─── Text shown ───

It was only a matter of time before leadership speculation would begin to swirl around Bill Shorten.
This latest brouhaha is largely driven by the Liberal Party, whose MPs are feeling their oats once again after the budget.
The Prime Minister is back from his “near death” moment and now leads Shorten as preferred PM for the first time in eight months. The polls show Labor’s lead narrowing and the pressure is on Shorten now to do more than oppose the government and actually capture the imagination of swinging voters.
Truth be told, there has been disquiet about Bill Shorten within the Labor Party since the caucus elected him opposition leader back in 2013.
Shorten could only get 40 per cent of support from the general membership of the party. The Labor caucus overwhelmingly endorsed his leadership (63.95% to Albanese’s 36.05%) and under the rules for leadership spills within the Labor, largely created by the outgoing leader, Kevin Rudd, Shorten was elected leader.
These new rules were Rudd’s parting gift to the party. It was originally hailed as a masterstroke but as with many of Rudd’s pushes, it has a shelf life, a use-by date before calamity comes.

─── Material provided ───

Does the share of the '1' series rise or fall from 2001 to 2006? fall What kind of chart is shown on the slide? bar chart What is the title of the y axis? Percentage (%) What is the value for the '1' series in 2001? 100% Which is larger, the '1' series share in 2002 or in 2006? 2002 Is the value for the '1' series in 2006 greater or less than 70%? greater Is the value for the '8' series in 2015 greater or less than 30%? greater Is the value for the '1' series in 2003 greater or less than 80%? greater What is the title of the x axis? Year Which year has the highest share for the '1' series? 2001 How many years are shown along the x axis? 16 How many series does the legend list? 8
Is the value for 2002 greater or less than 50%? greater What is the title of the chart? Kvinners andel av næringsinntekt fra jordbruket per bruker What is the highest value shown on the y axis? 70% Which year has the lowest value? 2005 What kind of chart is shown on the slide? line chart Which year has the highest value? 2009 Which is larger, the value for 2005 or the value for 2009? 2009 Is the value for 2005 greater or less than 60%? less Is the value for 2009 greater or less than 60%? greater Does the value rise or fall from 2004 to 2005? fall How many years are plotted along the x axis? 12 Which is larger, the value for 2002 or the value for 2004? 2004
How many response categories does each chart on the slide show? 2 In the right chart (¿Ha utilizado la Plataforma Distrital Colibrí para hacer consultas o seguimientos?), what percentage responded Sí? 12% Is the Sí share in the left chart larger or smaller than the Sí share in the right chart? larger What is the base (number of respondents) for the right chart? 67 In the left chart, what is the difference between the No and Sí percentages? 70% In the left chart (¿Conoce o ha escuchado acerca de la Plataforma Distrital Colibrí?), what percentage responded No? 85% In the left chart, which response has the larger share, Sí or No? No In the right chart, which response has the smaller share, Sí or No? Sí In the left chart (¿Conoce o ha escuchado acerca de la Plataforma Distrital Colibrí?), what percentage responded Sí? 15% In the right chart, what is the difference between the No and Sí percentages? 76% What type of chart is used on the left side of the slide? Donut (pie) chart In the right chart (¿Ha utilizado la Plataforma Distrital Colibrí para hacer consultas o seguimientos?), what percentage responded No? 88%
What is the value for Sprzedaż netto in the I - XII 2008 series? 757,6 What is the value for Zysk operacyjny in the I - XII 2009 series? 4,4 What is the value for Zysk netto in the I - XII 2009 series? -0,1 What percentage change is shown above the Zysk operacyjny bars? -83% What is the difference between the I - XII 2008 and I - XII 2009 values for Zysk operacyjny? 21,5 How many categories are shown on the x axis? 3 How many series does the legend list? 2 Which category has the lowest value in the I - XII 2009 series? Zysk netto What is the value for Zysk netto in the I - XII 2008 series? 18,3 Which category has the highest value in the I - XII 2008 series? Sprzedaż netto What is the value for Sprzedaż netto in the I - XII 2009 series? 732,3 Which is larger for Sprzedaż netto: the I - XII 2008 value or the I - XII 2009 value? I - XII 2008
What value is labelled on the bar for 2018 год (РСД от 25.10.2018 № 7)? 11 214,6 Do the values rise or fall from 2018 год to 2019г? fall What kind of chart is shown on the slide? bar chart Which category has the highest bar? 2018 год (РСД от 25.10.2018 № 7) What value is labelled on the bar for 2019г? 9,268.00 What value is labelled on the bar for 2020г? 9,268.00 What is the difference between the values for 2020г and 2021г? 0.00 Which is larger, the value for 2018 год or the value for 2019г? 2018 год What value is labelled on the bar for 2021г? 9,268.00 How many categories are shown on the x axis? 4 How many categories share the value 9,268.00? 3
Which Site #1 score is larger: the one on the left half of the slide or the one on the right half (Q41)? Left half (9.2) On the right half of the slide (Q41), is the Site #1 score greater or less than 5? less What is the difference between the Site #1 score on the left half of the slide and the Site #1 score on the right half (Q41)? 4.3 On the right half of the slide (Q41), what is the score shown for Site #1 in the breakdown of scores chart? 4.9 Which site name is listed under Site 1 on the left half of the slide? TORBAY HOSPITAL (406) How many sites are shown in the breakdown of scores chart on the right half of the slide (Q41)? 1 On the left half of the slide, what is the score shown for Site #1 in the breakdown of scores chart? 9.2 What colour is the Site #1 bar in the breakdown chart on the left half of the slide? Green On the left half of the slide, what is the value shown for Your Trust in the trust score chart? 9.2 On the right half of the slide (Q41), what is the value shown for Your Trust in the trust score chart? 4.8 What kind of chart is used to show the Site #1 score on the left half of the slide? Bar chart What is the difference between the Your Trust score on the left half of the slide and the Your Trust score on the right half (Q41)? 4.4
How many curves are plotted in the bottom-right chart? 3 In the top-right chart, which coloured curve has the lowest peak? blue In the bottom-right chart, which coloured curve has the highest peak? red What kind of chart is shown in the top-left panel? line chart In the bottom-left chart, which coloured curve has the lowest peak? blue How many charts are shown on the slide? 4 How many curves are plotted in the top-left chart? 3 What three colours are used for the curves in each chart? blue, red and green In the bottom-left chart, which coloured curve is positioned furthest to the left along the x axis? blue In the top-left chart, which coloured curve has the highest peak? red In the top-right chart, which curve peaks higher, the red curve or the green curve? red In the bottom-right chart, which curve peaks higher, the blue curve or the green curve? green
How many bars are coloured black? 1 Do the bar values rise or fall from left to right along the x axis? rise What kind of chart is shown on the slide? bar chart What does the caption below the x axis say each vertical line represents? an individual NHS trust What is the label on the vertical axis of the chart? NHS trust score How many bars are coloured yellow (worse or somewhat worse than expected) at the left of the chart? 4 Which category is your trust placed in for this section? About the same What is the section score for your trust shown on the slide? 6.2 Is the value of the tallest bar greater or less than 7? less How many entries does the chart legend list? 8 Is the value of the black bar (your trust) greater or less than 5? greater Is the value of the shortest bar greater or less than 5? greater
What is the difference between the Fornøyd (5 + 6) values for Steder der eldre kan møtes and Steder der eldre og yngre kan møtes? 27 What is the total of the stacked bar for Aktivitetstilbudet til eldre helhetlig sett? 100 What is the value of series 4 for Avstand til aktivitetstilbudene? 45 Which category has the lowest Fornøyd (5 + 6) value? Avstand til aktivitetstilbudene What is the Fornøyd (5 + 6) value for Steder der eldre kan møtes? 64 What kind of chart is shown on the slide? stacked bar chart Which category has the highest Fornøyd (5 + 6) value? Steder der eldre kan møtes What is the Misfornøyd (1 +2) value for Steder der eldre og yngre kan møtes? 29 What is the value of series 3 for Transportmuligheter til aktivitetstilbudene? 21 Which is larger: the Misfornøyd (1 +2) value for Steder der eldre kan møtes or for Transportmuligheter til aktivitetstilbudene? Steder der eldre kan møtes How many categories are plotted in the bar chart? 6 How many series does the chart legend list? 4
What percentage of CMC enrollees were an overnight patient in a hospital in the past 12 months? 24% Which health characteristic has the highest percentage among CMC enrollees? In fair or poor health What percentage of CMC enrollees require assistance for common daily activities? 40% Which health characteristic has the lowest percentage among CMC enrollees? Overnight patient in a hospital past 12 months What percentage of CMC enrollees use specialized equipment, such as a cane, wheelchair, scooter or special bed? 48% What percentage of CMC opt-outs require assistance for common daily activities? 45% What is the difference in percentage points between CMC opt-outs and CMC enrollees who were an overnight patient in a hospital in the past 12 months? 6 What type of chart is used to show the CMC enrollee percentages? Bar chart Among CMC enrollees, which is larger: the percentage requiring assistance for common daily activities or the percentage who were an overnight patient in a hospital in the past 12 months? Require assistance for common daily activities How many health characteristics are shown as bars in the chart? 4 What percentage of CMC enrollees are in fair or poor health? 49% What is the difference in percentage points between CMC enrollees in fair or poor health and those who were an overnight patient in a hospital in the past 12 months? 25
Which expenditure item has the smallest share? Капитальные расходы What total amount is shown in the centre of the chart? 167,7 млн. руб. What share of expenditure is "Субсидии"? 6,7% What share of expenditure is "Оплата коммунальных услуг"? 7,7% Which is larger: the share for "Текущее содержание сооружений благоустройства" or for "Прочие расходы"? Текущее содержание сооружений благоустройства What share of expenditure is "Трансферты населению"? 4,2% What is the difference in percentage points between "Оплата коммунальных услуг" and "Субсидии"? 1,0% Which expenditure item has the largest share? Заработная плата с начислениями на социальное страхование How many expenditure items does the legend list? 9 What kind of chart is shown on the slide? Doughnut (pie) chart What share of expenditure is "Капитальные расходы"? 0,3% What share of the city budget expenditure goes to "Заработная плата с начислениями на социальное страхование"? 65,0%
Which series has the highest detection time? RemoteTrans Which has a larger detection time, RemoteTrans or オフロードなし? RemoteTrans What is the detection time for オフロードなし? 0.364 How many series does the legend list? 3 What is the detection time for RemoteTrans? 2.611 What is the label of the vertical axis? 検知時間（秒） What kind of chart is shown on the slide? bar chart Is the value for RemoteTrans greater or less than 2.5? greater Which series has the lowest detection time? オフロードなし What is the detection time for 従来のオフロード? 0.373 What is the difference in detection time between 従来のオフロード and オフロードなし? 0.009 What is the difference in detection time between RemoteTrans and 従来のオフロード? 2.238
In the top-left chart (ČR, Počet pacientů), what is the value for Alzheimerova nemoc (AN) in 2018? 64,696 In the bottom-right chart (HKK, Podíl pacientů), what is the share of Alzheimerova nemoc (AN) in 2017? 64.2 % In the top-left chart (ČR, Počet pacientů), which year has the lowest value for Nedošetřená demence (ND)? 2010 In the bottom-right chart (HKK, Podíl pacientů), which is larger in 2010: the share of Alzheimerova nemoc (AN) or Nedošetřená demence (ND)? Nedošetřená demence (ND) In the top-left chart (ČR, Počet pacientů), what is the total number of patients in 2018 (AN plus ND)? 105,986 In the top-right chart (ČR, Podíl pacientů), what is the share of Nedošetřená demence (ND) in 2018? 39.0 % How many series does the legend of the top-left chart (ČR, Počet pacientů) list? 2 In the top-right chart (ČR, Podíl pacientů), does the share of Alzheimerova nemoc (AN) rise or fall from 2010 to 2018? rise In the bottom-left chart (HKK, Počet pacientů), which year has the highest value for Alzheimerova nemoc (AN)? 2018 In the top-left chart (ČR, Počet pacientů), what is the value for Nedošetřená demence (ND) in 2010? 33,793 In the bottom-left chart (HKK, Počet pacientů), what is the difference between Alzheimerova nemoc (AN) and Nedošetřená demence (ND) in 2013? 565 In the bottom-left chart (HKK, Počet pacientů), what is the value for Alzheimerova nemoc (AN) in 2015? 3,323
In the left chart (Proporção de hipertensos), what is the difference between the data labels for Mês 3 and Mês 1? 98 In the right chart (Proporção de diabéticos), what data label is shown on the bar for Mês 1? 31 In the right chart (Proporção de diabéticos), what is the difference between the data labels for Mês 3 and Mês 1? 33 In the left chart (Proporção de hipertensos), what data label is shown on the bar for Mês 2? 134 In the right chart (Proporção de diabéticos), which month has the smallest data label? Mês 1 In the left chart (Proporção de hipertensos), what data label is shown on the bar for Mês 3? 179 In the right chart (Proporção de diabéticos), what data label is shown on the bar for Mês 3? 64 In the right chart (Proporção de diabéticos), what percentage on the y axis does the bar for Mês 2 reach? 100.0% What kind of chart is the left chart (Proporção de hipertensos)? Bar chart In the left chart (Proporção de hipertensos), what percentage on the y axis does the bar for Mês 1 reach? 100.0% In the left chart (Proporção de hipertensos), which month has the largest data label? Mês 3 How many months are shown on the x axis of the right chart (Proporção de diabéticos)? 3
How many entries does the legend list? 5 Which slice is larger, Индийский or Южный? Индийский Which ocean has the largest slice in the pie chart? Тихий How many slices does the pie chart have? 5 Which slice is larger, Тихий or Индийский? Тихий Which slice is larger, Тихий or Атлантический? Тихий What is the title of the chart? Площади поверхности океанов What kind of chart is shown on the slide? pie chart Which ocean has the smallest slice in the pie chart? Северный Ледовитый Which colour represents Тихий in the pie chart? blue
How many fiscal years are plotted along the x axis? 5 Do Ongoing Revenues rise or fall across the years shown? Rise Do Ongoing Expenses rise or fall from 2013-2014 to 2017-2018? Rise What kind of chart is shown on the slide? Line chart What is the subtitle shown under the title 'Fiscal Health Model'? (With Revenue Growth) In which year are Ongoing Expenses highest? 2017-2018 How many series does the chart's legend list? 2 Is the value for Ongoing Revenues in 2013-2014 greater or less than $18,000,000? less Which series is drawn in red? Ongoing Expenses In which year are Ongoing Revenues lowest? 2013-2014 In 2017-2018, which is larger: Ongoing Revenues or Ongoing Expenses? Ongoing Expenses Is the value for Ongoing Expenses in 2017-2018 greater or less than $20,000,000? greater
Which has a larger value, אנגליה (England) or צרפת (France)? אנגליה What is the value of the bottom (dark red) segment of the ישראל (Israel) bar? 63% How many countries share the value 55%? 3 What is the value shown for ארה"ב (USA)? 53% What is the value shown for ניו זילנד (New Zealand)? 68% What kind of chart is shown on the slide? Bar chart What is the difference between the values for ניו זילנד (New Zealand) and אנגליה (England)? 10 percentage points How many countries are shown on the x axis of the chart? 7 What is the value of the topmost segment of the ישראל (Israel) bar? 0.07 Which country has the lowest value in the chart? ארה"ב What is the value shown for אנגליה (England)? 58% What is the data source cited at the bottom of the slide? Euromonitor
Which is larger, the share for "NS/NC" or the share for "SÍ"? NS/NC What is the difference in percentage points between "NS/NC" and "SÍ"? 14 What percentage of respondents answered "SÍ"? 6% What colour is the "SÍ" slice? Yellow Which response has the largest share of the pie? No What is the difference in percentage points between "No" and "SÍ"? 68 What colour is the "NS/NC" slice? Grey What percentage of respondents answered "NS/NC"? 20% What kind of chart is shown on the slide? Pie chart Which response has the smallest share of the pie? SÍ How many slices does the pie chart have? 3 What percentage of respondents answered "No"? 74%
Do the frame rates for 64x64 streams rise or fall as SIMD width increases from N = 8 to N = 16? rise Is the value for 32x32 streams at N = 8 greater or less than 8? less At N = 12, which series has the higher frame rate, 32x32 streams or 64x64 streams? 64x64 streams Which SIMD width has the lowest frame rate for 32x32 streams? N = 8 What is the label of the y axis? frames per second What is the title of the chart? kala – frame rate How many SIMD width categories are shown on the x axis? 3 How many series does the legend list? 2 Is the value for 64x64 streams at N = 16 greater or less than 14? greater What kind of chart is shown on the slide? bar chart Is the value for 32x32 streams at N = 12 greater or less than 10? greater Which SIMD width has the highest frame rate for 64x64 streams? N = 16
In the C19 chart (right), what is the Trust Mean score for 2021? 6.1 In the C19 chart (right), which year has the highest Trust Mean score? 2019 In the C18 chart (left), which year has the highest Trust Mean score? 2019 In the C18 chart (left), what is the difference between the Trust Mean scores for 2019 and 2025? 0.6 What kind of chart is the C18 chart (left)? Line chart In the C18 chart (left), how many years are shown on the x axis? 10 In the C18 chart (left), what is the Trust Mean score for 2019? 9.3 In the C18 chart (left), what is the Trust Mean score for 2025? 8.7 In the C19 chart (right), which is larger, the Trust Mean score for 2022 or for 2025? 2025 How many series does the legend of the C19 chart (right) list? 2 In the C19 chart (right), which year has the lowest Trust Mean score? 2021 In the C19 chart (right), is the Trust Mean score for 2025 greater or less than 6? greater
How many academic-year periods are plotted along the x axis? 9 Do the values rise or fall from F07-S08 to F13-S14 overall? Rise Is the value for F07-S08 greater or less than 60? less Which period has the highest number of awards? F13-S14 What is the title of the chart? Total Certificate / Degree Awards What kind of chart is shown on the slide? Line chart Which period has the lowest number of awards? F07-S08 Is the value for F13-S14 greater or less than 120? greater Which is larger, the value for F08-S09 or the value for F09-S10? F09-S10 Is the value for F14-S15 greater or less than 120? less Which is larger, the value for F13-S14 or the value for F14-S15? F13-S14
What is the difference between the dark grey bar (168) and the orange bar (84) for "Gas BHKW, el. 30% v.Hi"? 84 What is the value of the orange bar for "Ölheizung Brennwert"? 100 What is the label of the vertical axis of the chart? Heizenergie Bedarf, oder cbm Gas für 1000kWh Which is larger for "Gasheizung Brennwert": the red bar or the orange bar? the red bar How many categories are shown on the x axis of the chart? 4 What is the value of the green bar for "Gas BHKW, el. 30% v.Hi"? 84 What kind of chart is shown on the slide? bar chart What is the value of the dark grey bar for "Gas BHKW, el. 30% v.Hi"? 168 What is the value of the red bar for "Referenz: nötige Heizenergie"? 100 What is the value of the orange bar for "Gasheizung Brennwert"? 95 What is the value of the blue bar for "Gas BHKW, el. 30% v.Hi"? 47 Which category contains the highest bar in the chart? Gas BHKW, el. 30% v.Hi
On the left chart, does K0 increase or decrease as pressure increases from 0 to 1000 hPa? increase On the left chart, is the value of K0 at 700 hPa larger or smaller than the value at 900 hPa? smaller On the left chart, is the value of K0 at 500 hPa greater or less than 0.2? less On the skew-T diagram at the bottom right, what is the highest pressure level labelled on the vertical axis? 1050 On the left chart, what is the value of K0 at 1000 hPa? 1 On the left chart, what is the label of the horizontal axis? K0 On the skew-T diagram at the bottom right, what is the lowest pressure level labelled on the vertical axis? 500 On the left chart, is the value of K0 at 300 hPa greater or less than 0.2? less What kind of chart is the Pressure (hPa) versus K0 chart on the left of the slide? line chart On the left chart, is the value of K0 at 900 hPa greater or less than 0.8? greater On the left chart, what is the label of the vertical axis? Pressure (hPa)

───

- **Exercise requirements**
Could you repeat, word for word, the part of the piece on Bill Shorten's leadership between "It was only" and "of swinging voters.", inclusive?

- **Response to the task**
It was only a matter of time before leadership speculation would begin to swirl around Bill Shorten.
This latest brouhaha is largely driven by the Liberal Party, whose MPs are feeling their oats once again after the budget.
The Prime Minister is back from his “near death” moment and now leads Shorten as preferred PM for the first time in eight months. The polls show Labor’s lead narrowing and the pressure is on Shorten now to do more than oppose the government and actually capture the imagination of swinging voters.